Nevertheless, Chou’s conspicuous effort to redress the cultural centrality of the Han population of the vast Qing empire tends, at times, to eclipse a total view of Qianlong’s practices of universal rule. For instance, Chou considers the use of Qianlong’s sketch from Mount Wutai in replicating Shuxiang Monastery in Beijing as a rare act unique to his investments in Mount Wutai and Gelukpa Buddhism. In fact, Qianlong did the same when he visited temples in southern China, where he sketched cliff carvings and ordered painters to document local sites so that they could be replicated in the capital. The years during which he copied Mount Wutai in Beijing and Chengde (1750–74) corresponded to his six Southern Tours (1751–84), which resulted in copies of sites such as the Lion Grove Garden, a Chan Buddhist establishment in Suzhou, in both Beijing and Chengde. While it is impossible to fully address Qianlong’s relentless involvement in fashioning an all-encompassing regime, a more “open” approach to his Mount Wutai project might also situate it within his totalizing but personal approach to collecting and replicating.

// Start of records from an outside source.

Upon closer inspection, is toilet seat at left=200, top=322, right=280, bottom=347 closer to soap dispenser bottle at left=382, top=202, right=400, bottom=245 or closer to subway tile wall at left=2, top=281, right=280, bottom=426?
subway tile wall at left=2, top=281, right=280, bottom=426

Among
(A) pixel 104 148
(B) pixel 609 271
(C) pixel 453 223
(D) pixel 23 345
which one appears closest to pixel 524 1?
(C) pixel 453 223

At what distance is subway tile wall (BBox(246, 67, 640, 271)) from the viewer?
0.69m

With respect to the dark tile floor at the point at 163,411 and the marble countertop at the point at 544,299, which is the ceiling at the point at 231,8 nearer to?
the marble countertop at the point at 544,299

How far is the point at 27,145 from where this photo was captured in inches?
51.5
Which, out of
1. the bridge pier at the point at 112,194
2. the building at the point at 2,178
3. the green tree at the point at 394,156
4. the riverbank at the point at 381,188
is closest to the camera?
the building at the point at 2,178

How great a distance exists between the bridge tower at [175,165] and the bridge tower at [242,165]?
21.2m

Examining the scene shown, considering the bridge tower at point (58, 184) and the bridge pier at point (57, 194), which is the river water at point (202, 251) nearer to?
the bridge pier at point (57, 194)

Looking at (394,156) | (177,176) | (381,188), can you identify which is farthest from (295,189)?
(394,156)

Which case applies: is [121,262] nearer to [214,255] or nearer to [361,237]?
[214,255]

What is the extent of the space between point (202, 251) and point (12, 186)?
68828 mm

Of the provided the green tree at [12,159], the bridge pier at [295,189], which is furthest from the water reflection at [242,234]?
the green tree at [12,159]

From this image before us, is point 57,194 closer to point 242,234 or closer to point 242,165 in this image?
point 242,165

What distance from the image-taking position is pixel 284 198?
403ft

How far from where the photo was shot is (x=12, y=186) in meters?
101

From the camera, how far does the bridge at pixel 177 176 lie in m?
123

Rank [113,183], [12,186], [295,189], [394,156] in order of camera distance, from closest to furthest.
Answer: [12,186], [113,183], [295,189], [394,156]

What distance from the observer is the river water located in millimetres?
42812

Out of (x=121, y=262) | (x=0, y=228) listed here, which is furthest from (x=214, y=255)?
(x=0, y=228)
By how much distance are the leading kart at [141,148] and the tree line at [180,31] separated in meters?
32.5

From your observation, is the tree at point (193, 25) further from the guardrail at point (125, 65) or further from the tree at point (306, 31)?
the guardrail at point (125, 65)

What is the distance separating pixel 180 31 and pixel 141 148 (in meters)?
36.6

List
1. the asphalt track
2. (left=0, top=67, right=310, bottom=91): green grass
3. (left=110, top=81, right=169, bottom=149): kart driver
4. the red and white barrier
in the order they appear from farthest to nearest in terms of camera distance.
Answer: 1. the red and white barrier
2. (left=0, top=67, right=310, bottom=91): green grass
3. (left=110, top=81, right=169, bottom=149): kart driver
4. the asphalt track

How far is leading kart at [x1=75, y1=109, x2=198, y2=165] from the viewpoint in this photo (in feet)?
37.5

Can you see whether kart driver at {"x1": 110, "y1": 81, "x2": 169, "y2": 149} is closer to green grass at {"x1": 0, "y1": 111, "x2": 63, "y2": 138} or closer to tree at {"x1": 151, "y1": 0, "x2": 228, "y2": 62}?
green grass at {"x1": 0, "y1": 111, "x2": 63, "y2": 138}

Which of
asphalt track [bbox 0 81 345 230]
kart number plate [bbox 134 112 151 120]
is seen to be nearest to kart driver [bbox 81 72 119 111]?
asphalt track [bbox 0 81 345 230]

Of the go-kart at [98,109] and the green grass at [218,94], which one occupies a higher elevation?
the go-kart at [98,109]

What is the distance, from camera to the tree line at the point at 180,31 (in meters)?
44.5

That said, by decentering the cult of Mount Wutai as a Chinese tradition, Chou’s study well highlights the institutionalization of Manchu Gelukpa Buddhism in the imperial court. The book deepens the study of Buddhist subjects in the art historical field in general, and in understandings of Qing Buddhist institutions in particular. Chou’s book also crosses boundaries to include scholarship on South and Southeast Asian Studies, marking it as a reliable reference for the study of transcultural Buddhism.